# Task objective
Lines in the records below that contain the word "sample" must each be copied.

Stored data entries
*** Block opens ***

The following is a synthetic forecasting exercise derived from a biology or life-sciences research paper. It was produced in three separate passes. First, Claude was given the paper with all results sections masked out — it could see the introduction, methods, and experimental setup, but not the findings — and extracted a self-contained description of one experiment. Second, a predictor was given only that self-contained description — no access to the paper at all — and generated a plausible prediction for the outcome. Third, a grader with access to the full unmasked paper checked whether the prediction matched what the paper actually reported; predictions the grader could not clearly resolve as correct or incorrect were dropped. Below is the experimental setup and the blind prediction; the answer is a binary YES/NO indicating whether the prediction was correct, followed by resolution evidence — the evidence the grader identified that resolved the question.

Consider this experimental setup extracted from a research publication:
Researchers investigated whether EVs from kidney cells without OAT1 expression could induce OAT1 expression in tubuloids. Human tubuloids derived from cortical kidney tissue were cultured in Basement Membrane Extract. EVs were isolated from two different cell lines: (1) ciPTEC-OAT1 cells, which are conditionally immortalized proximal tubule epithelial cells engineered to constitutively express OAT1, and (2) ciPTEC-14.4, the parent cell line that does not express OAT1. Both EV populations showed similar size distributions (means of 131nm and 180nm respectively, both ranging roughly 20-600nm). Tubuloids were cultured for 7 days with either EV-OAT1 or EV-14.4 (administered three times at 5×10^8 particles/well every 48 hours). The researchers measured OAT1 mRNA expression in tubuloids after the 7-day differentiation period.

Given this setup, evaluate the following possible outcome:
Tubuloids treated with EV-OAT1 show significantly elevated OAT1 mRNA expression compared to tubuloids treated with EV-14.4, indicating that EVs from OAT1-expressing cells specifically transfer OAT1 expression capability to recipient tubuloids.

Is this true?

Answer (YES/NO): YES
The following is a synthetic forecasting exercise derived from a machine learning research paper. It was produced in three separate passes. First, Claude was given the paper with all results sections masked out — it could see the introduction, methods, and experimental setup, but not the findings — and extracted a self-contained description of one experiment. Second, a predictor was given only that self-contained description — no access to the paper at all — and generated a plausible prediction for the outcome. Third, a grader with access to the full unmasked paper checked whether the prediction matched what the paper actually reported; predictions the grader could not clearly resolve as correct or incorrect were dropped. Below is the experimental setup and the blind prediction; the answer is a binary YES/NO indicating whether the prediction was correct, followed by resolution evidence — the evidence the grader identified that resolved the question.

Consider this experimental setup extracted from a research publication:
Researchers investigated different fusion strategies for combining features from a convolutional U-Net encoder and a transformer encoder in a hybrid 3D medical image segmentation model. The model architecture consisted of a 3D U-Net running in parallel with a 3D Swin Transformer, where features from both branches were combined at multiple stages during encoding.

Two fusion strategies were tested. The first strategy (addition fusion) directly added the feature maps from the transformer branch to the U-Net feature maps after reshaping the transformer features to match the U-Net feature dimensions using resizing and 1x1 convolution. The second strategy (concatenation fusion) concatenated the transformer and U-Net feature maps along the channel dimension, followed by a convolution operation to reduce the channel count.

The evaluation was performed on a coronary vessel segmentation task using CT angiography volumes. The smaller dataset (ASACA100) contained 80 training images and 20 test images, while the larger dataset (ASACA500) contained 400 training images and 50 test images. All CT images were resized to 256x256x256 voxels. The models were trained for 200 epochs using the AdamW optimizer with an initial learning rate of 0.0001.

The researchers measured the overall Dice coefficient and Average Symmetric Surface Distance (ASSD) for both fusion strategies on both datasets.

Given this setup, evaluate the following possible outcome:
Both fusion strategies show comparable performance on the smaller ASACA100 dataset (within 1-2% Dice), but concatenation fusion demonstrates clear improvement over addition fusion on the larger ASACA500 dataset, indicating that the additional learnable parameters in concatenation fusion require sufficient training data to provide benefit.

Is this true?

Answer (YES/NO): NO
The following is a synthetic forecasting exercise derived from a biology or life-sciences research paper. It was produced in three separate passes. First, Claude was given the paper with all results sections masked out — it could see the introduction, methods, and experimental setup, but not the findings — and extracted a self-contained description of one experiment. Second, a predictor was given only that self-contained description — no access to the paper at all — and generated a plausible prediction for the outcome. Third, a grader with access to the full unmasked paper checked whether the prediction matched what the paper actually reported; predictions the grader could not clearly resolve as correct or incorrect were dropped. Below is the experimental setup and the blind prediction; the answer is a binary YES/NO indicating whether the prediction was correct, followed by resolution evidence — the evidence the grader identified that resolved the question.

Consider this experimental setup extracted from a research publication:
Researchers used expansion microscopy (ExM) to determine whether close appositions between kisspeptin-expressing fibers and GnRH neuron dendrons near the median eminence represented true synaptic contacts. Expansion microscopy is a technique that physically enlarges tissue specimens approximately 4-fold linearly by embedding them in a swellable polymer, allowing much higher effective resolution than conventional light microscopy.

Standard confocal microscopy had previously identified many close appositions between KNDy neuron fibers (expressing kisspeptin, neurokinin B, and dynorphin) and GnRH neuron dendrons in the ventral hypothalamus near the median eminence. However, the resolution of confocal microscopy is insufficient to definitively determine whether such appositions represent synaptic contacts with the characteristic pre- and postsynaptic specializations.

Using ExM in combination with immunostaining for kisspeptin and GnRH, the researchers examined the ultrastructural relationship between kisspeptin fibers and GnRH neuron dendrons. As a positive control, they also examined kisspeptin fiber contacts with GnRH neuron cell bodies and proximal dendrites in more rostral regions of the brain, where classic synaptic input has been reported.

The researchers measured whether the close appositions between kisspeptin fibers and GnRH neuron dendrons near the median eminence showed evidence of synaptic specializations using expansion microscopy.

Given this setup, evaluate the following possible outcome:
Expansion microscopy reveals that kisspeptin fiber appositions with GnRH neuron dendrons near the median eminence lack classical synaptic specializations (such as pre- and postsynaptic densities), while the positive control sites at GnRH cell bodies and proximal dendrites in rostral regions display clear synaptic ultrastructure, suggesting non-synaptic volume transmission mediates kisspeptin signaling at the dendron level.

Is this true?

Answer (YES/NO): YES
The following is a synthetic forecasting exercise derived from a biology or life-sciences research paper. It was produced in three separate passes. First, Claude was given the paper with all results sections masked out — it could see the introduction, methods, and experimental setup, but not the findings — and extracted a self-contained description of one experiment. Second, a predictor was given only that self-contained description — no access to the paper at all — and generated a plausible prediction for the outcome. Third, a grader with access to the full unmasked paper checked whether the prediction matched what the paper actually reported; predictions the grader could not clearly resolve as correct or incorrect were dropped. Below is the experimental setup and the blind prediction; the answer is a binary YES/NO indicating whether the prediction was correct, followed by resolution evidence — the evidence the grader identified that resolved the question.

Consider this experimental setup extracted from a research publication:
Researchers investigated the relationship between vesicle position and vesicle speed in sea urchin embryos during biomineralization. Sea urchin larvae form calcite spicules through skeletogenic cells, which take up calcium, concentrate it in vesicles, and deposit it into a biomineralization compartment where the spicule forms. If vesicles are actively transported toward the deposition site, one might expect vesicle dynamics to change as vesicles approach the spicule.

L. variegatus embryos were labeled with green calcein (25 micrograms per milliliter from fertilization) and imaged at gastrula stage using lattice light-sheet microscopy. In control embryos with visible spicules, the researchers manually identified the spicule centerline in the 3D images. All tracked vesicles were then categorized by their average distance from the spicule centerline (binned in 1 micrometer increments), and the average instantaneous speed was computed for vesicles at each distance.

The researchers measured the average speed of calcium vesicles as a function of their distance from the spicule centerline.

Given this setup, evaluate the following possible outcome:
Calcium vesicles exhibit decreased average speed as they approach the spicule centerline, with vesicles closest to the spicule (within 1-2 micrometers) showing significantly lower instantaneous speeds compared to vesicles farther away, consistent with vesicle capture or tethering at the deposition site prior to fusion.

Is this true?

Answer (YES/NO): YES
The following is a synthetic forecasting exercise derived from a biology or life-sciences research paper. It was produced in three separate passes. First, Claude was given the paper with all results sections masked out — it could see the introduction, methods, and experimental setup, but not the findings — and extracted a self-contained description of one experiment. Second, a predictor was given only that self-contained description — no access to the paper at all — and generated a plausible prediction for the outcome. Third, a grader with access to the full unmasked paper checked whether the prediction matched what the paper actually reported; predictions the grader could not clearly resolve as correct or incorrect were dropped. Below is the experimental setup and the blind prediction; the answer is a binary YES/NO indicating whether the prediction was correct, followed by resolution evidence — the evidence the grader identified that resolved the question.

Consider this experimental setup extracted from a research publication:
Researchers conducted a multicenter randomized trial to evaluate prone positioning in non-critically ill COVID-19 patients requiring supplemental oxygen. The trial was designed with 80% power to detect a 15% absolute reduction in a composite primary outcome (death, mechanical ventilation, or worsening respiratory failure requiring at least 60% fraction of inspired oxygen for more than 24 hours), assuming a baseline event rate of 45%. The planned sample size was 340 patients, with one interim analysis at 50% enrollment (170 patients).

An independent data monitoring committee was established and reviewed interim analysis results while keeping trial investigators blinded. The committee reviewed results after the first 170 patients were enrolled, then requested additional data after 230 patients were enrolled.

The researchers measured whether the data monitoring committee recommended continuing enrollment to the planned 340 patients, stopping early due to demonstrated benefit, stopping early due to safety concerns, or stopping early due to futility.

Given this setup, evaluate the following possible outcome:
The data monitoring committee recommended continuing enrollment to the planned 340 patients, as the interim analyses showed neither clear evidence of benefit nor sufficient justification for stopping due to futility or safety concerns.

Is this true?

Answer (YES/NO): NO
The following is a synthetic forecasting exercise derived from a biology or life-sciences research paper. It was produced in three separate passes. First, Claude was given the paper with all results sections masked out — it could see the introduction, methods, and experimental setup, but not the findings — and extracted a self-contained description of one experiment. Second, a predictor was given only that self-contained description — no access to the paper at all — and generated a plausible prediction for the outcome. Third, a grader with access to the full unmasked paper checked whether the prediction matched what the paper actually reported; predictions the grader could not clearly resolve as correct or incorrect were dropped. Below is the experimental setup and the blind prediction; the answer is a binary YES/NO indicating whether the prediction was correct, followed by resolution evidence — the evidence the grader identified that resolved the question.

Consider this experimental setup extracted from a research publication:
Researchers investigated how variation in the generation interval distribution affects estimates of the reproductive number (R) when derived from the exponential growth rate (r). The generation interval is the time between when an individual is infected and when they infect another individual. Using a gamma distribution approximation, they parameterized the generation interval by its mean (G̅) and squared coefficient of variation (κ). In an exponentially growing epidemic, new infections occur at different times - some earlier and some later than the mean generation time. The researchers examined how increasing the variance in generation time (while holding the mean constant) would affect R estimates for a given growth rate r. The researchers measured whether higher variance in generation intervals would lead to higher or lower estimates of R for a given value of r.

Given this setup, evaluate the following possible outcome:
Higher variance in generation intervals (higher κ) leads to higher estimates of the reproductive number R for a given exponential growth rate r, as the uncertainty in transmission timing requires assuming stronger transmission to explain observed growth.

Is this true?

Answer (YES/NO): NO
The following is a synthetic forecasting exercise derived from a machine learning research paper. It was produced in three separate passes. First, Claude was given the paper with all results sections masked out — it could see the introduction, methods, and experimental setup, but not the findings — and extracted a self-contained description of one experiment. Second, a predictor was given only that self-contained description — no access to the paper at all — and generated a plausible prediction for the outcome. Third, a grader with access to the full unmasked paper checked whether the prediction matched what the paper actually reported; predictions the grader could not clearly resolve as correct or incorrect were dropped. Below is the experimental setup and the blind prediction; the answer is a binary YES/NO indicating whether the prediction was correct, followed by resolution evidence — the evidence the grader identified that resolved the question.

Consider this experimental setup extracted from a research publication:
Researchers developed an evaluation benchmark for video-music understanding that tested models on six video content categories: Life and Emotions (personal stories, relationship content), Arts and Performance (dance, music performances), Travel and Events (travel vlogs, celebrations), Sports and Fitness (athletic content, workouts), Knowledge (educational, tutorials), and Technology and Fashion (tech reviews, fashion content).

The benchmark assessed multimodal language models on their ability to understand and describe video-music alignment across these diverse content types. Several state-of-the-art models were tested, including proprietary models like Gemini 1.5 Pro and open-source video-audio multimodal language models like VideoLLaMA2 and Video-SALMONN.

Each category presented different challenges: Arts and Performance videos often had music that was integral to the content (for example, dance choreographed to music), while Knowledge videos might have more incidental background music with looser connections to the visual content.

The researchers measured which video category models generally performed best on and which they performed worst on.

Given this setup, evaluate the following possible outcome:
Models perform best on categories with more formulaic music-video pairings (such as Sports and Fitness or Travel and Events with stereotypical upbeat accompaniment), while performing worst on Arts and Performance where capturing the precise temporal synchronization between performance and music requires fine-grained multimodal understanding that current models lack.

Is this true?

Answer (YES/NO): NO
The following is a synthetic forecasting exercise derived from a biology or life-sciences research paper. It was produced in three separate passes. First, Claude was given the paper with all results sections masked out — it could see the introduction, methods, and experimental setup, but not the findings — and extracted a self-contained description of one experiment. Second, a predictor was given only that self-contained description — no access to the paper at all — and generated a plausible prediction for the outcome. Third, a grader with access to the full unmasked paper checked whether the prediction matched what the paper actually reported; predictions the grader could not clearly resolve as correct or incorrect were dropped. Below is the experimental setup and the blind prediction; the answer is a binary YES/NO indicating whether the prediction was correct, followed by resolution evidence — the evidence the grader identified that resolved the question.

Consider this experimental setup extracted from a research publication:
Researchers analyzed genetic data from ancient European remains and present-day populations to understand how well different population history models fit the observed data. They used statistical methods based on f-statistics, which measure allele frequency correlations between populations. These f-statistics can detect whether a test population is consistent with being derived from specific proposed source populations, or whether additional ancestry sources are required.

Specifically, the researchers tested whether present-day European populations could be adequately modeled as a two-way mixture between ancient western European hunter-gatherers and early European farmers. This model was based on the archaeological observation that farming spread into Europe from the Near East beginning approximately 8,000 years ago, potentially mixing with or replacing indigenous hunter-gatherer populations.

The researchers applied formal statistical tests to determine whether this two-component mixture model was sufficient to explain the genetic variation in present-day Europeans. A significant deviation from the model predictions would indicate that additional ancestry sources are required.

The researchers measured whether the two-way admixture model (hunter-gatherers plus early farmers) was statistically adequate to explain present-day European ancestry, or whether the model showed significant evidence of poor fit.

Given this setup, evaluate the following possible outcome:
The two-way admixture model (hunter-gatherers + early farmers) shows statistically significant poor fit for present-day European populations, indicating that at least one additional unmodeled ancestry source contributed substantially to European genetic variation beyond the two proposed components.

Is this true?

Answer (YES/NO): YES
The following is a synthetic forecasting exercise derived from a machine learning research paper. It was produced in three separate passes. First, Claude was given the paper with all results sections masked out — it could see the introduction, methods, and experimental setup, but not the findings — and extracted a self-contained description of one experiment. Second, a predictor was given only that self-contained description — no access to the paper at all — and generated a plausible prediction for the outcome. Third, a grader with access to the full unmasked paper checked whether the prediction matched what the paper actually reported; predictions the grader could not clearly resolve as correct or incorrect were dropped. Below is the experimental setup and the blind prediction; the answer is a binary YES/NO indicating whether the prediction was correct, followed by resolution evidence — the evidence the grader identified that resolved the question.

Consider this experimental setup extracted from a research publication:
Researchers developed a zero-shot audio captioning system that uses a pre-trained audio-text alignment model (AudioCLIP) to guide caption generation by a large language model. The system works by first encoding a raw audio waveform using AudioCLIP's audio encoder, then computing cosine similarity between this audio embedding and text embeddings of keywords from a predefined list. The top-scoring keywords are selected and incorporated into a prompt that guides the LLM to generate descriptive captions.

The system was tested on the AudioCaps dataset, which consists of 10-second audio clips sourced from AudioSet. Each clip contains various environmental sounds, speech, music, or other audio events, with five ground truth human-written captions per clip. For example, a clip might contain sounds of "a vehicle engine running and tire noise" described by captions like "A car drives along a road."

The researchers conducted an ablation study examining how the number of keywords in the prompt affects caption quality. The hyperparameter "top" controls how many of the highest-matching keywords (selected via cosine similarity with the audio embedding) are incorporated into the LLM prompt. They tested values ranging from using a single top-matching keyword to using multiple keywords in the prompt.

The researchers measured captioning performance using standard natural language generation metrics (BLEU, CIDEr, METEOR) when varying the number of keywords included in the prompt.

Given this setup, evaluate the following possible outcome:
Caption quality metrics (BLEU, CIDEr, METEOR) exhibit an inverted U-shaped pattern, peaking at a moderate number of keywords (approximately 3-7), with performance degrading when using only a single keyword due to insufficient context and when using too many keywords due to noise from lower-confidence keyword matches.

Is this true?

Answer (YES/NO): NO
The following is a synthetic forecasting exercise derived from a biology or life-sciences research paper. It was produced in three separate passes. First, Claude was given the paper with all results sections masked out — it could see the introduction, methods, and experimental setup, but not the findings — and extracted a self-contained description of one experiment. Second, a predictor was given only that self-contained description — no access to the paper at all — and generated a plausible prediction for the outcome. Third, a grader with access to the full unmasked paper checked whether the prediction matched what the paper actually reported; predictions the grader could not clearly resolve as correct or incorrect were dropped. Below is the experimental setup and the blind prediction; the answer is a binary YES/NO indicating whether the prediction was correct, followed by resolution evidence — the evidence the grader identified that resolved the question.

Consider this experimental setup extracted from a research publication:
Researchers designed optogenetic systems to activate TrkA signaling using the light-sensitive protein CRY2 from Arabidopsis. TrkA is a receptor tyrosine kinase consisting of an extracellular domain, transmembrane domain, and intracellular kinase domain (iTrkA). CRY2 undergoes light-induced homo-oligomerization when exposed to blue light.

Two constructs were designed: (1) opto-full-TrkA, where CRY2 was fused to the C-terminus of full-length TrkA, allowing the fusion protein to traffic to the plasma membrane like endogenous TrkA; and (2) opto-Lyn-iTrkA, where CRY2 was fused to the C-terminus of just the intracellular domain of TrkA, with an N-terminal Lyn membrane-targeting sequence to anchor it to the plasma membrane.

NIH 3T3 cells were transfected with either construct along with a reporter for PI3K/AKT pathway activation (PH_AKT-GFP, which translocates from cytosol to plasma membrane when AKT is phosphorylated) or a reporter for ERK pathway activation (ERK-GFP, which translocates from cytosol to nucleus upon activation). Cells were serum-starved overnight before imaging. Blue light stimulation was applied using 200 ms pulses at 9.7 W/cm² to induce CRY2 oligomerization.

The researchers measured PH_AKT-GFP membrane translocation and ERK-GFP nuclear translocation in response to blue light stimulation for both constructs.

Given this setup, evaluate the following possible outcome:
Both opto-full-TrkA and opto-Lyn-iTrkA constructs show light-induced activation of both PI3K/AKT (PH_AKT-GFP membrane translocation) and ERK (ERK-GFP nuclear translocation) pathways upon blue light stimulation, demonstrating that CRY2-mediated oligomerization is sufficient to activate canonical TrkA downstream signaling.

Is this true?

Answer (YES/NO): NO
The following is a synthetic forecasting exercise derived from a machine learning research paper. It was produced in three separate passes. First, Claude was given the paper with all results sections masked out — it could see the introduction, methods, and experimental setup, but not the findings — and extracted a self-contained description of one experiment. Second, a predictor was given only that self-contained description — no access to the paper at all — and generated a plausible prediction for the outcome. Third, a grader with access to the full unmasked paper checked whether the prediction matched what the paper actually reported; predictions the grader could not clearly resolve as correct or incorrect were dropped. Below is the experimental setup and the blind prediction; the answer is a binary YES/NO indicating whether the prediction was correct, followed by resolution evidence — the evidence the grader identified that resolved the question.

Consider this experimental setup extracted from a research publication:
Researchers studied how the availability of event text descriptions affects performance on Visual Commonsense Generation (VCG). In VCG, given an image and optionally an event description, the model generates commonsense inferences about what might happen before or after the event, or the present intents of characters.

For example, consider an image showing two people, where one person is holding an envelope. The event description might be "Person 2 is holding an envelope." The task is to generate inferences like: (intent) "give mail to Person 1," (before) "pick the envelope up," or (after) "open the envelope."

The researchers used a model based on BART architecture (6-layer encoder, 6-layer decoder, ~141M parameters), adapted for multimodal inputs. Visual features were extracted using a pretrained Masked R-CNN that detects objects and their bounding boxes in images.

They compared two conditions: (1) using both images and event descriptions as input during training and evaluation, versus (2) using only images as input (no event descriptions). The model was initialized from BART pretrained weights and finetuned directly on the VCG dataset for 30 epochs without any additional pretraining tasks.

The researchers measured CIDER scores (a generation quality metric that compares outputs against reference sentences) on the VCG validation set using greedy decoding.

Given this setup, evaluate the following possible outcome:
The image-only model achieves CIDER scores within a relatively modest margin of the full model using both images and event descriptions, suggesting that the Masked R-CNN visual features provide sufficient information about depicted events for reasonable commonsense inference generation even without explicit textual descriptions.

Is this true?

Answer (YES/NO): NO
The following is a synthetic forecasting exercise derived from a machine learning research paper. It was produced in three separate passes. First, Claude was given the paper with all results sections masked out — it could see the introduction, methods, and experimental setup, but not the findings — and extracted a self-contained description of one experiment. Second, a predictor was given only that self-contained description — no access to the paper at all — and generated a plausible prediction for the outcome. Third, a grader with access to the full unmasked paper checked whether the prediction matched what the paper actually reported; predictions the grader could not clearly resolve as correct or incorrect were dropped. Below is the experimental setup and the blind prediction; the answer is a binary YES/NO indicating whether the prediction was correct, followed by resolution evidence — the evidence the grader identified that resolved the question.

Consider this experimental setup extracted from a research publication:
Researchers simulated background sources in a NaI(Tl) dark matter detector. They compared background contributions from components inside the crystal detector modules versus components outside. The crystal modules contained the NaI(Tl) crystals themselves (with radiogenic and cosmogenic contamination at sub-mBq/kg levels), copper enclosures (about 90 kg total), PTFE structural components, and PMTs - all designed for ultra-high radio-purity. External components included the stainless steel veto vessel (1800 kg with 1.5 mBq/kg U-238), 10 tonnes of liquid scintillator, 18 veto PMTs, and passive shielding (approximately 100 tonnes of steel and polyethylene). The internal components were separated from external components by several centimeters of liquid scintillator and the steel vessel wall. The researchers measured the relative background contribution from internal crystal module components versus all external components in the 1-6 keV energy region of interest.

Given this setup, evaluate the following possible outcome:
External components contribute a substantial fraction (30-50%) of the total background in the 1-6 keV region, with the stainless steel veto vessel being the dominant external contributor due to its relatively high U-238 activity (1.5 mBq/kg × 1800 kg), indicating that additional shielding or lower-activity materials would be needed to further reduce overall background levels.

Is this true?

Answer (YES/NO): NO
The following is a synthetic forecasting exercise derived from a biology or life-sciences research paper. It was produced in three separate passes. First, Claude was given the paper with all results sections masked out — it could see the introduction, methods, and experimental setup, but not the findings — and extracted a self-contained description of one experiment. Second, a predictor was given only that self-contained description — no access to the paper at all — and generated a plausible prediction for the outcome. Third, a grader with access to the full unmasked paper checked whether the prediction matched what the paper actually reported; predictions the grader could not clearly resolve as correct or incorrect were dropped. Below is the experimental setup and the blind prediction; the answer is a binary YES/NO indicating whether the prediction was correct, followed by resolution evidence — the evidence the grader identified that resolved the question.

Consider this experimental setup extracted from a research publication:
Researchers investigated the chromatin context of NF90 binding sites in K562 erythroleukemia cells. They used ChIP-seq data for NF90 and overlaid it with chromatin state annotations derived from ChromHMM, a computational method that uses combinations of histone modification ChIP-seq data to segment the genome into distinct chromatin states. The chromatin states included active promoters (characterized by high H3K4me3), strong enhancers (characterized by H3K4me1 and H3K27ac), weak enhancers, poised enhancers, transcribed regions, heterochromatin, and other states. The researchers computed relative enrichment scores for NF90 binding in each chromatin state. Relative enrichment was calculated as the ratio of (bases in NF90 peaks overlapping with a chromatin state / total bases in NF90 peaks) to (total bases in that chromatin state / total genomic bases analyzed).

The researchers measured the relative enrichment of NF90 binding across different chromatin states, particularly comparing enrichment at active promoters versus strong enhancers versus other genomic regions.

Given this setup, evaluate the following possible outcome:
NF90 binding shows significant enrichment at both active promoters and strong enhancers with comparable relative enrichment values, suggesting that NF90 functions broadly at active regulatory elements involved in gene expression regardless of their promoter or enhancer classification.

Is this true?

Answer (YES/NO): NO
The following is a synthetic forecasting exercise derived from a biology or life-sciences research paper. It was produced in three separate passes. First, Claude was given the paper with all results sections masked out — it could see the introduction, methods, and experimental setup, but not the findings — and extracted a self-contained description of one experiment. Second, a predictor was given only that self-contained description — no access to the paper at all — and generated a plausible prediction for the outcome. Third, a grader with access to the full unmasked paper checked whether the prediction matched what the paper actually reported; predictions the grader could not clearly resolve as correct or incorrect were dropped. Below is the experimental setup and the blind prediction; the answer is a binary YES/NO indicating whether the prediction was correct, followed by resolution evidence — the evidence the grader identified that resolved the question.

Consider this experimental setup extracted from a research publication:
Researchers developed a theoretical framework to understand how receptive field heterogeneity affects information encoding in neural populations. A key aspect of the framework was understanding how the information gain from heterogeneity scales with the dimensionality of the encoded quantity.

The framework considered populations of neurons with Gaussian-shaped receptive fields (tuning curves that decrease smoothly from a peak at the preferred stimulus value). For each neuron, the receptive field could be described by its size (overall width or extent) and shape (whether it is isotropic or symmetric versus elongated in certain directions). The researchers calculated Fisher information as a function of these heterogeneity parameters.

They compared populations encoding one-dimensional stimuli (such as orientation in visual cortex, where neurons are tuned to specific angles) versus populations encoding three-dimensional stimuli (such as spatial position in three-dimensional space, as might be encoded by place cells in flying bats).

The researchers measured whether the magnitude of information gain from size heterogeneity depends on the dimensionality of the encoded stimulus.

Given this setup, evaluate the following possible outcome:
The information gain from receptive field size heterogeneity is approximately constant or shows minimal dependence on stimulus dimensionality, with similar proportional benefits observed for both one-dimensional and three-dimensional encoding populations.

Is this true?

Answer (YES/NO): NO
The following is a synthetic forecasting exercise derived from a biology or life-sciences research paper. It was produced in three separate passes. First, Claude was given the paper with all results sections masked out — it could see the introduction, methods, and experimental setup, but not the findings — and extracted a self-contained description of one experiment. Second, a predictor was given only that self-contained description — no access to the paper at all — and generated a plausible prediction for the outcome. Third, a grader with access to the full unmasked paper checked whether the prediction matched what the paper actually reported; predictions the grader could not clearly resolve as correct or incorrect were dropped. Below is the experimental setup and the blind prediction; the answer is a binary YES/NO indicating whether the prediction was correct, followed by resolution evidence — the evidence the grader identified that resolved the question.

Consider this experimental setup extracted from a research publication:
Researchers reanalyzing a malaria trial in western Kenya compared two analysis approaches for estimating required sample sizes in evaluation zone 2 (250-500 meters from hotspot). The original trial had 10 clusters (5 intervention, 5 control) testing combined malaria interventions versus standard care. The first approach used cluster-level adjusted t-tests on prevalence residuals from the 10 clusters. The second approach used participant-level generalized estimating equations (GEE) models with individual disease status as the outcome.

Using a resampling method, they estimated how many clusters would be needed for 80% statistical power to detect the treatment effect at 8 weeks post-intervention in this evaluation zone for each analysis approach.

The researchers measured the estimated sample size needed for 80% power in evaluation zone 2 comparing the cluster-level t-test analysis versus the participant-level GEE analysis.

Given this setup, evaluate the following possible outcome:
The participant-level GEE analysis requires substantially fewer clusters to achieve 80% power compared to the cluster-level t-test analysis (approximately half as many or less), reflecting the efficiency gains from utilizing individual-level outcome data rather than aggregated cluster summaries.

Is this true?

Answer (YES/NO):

*** Block closes ***

# Reply
Researchers conducted a multicenter randomized trial to evaluate prone positioning in non-critically ill COVID-19 patients requiring supplemental oxygen. The trial was designed with 80% power to detect a 15% absolute reduction in a composite primary outcome (death, mechanical ventilation, or worsening respiratory failure requiring at least 60% fraction of inspired oxygen for more than 24 hours), assuming a baseline event rate of 45%. The planned sample size was 340 patients, with one interim analysis at 50% enrollment (170 patients).
Researchers reanalyzing a malaria trial in western Kenya compared two analysis approaches for estimating required sample sizes in evaluation zone 2 (250-500 meters from hotspot). The original trial had 10 clusters (5 intervention, 5 control) testing combined malaria interventions versus standard care. The first approach used cluster-level adjusted t-tests on prevalence residuals from the 10 clusters. The second approach used participant-level generalized estimating equations (GEE) models with individual disease status as the outcome.
The researchers measured the estimated sample size needed for 80% power in evaluation zone 2 comparing the cluster-level t-test analysis versus the participant-level GEE analysis.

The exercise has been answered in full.